**Exercise objective:** Reproduce the records below with every "bicycle tire" renamed to "bike tire", leaving everything else unchanged.

**Data extract:**
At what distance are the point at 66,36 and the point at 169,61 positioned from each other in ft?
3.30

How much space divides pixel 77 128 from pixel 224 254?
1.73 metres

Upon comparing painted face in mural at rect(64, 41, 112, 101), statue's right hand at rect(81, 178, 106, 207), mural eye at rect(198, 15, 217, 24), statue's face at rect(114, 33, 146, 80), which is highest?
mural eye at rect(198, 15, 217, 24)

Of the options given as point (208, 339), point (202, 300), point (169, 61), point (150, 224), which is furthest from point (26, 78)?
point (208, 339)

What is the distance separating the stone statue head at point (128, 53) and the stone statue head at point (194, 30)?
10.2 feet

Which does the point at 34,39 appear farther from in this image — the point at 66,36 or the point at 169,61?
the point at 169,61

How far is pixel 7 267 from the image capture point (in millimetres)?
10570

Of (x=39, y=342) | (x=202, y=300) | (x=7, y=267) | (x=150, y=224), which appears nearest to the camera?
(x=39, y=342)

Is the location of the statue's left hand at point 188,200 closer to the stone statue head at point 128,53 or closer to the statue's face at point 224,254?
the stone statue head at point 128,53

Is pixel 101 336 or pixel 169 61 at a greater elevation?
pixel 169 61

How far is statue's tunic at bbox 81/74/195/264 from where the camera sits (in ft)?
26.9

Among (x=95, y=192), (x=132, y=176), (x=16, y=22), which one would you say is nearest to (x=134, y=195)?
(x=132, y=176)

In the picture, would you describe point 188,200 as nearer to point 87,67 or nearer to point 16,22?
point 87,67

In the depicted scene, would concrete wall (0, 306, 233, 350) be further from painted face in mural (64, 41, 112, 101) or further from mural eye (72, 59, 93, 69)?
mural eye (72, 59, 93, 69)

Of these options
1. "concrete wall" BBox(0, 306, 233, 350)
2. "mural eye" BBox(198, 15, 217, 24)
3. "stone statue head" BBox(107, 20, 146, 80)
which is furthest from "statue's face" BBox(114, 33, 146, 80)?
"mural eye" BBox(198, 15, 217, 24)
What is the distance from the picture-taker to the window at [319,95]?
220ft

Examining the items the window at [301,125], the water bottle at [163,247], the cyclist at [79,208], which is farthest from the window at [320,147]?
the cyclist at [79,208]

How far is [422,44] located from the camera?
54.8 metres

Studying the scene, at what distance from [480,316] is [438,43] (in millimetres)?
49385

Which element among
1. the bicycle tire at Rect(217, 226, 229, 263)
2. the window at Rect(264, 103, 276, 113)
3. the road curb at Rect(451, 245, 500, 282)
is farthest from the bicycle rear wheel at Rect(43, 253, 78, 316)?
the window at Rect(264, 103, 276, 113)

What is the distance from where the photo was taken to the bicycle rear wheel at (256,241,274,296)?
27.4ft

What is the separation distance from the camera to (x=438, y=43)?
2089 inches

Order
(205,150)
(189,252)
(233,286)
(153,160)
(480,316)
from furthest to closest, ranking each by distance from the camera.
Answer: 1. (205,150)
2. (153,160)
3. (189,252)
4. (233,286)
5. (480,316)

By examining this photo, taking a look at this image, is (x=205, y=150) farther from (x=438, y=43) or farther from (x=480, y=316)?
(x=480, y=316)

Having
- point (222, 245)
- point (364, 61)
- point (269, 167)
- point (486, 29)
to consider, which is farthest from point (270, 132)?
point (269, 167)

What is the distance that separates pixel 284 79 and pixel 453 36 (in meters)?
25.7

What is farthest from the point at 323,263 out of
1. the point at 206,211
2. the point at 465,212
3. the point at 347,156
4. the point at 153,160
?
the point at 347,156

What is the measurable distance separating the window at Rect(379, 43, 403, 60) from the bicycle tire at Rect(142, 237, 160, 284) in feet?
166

**Problem solution:**
At what distance are the point at 66,36 and the point at 169,61 positioned from each other in ft?
3.30

How much space divides pixel 77 128 from pixel 224 254?
1.73 metres

Upon comparing painted face in mural at rect(64, 41, 112, 101), statue's right hand at rect(81, 178, 106, 207), mural eye at rect(198, 15, 217, 24), statue's face at rect(114, 33, 146, 80), which is highest?
mural eye at rect(198, 15, 217, 24)

Of the options given as point (208, 339), point (202, 300), point (169, 61), point (150, 224), which is furthest from point (26, 78)?
point (208, 339)

What is the distance separating the stone statue head at point (128, 53) and the stone statue head at point (194, 30)?
10.2 feet

Which does the point at 34,39 appear farther from in this image — the point at 66,36 or the point at 169,61?
the point at 169,61

How far is pixel 7 267 from the image capture point (in millimetres)?
10570

Of (x=39, y=342) | (x=202, y=300) | (x=7, y=267) | (x=150, y=224), which appears nearest to the camera?
(x=39, y=342)

Is the location of the statue's left hand at point 188,200 closer to the stone statue head at point 128,53 or closer to the statue's face at point 224,254?
the stone statue head at point 128,53

Is pixel 101 336 or pixel 169 61 at a greater elevation?
pixel 169 61

How far is statue's tunic at bbox 81/74/195/264 from where the camera sits (in ft)?
26.9

Among (x=95, y=192), (x=132, y=176), (x=16, y=22), which one would you say is nearest to (x=134, y=195)?
(x=132, y=176)

In the picture, would you describe point 188,200 as nearer to point 87,67 or nearer to point 16,22?
point 87,67

In the depicted scene, would concrete wall (0, 306, 233, 350) be further from painted face in mural (64, 41, 112, 101) or further from mural eye (72, 59, 93, 69)?
mural eye (72, 59, 93, 69)

Of these options
1. "concrete wall" BBox(0, 306, 233, 350)
2. "mural eye" BBox(198, 15, 217, 24)
3. "stone statue head" BBox(107, 20, 146, 80)
which is furthest from "statue's face" BBox(114, 33, 146, 80)?
"mural eye" BBox(198, 15, 217, 24)
What is the distance from the picture-taker to the window at [319,95]?
220ft

Examining the items the window at [301,125], the water bottle at [163,247], the cyclist at [79,208], which is farthest from the window at [320,147]?
the cyclist at [79,208]

How far is [422,44] located from the camera?
54.8 metres

Studying the scene, at what distance from [480,316] is [438,43] (in millimetres)?
49385

Which element among
1. the bike tire at Rect(217, 226, 229, 263)
2. the window at Rect(264, 103, 276, 113)
3. the road curb at Rect(451, 245, 500, 282)
is farthest from the bicycle rear wheel at Rect(43, 253, 78, 316)?
the window at Rect(264, 103, 276, 113)

What is the distance from where the photo was taken to the bicycle rear wheel at (256,241,274,296)?
27.4ft

What is the separation distance from the camera to (x=438, y=43)?
2089 inches

Order
(205,150)
(189,252)
(233,286)
(153,160)
(480,316)
from furthest to closest, ranking each by distance from the camera.
Answer: 1. (205,150)
2. (153,160)
3. (189,252)
4. (233,286)
5. (480,316)

By examining this photo, taking a look at this image, is (x=205, y=150) farther from (x=438, y=43) or farther from (x=480, y=316)?
(x=480, y=316)

Having
- point (222, 245)
- point (364, 61)
- point (269, 167)
- point (486, 29)
to consider, which is farthest from point (270, 132)?
point (269, 167)

What is the distance that separates pixel 284 79 and pixel 453 36 (in meters)?
25.7

What is farthest from the point at 323,263 out of
1. the point at 206,211
2. the point at 465,212
3. the point at 347,156
4. the point at 153,160
?
the point at 347,156

What is the measurable distance separating the window at Rect(379, 43, 403, 60) from the bike tire at Rect(142, 237, 160, 284) in feet?
166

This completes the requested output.